Meetings of the Nominating and Corporate Governance Committee may be called by or at the request of the Board, the Chairperson of the Nominating and Corporate Governance Committee, any two members of the Nominating and Corporate Governance Committee or the Chief Executive Officer. Notice of a meeting of the Nominating and Corporate Governance Committee stating the place, day and hour of the meeting shall be given to each member of the Nominating and Corporate Governance Committee at least one day prior thereto by mail, personal delivery or by telephone, telegraph, electronically transmitted facsimile or other form of wire or wireless communication.

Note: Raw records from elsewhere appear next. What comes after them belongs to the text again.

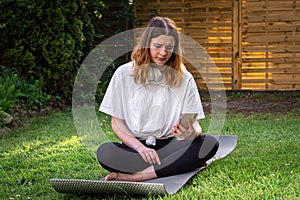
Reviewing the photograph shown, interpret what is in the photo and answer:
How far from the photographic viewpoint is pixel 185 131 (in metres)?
3.10

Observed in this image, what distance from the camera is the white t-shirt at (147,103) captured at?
3.29 m

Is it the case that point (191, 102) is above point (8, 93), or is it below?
above

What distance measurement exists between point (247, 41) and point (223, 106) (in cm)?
180

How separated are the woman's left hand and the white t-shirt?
0.51 ft

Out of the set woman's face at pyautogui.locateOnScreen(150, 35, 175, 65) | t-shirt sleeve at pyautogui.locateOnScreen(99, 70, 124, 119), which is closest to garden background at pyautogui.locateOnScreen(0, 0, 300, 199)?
t-shirt sleeve at pyautogui.locateOnScreen(99, 70, 124, 119)

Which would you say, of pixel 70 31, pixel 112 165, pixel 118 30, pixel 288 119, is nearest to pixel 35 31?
pixel 70 31

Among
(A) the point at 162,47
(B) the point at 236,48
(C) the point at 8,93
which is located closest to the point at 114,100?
(A) the point at 162,47

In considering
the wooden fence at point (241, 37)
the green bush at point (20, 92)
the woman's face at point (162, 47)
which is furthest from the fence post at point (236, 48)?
the woman's face at point (162, 47)

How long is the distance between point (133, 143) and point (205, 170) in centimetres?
56

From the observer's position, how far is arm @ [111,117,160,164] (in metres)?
3.12

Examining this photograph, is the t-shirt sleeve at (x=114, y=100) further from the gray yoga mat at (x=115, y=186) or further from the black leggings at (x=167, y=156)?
the gray yoga mat at (x=115, y=186)

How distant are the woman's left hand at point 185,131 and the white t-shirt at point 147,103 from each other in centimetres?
16

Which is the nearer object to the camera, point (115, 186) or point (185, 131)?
point (115, 186)

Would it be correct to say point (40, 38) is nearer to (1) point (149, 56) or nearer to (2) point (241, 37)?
(2) point (241, 37)
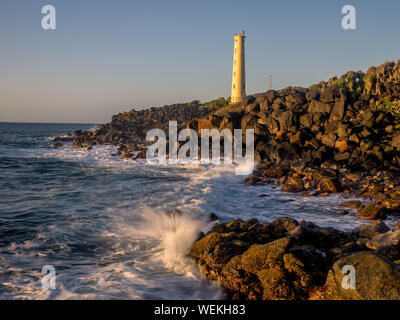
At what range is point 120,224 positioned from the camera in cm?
Result: 1041

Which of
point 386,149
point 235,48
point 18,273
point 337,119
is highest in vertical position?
point 235,48

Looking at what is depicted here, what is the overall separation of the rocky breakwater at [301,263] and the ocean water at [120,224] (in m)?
0.51

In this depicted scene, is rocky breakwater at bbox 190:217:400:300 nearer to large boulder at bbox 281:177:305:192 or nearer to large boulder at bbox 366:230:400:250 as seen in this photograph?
large boulder at bbox 366:230:400:250

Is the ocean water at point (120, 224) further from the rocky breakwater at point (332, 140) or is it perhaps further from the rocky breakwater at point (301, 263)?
the rocky breakwater at point (332, 140)

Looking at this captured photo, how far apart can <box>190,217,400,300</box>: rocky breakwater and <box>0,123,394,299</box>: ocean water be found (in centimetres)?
51

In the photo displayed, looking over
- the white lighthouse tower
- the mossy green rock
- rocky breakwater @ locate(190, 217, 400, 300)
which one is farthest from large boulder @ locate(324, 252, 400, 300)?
the white lighthouse tower

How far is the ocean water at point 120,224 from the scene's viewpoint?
638 centimetres

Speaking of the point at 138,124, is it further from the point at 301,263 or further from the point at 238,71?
the point at 301,263

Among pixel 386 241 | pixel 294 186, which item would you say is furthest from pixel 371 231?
pixel 294 186

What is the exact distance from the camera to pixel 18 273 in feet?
22.3

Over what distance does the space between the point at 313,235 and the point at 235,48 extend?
3635 cm

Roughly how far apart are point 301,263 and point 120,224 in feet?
22.0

The method of notice need not be the same for each member of the Nominating and Corporate Governance Committee.

4. Functions and Responsibilities

In furtherance of the purposes set forth above, the Nominating and Corporate Governance Committee will perform the functions and responsibilities enumerated herein as appropriate and will have all the powers of the Board necessary or desirable to perform such functions and responsibilities as may be delegated to a committee of the Board under Delaware law. Notwithstanding the enumeration of specific functions and responsibilities herein, the Nominating and Corporate Governance Committee believes that its policies and procedures should remain flexible, in order to facilitate its ability to respond to changing circumstances and conditions in fulfilling its responsibilities to the Corporation and its shareholders. The Nominating and Corporate Governance Committee will by resolution establish its own rules and regulations for all meetings. In the absence of such action by the Nominating and Corporate Governance Committee, the provisions of the Corporation's bylaws generally applicable to committees of the Board will apply to the Nominating and Corporate Governance Committee.

A. The Nominating and Corporate Governance Committee will develop qualification criteria for selecting director candidates, and actively seek, interview and screen individuals qualified to become Board members for recommendation to the Board.

B. The Nominating and Corporate Governance Committee will have the sole authority to retain and terminate any search firm to be used to identify director candidates and will have sole authority to approve the search firm's fees and other retention terms.

C. The Nominating and Corporate Governance Committee will oversee the evaluation of management of the Corporation and the Board and make recommendations to the Board as appropriate.

D. The Nominating and Corporate Governance Committee will make regular reports to the Board.

E. The Nominating and Corporate Governance Committee will review and reassess the adequacy of this charter annually and recommend any proposed changes to the Board for approval. The Nominating and Corporate Governance Committee will annually review its own performance.

F. The Nominating and Corporate Governance Committee may form and delegate authority to subcommittees when appropriate.

ADOPTED by the Board this 15th day of June, 2005.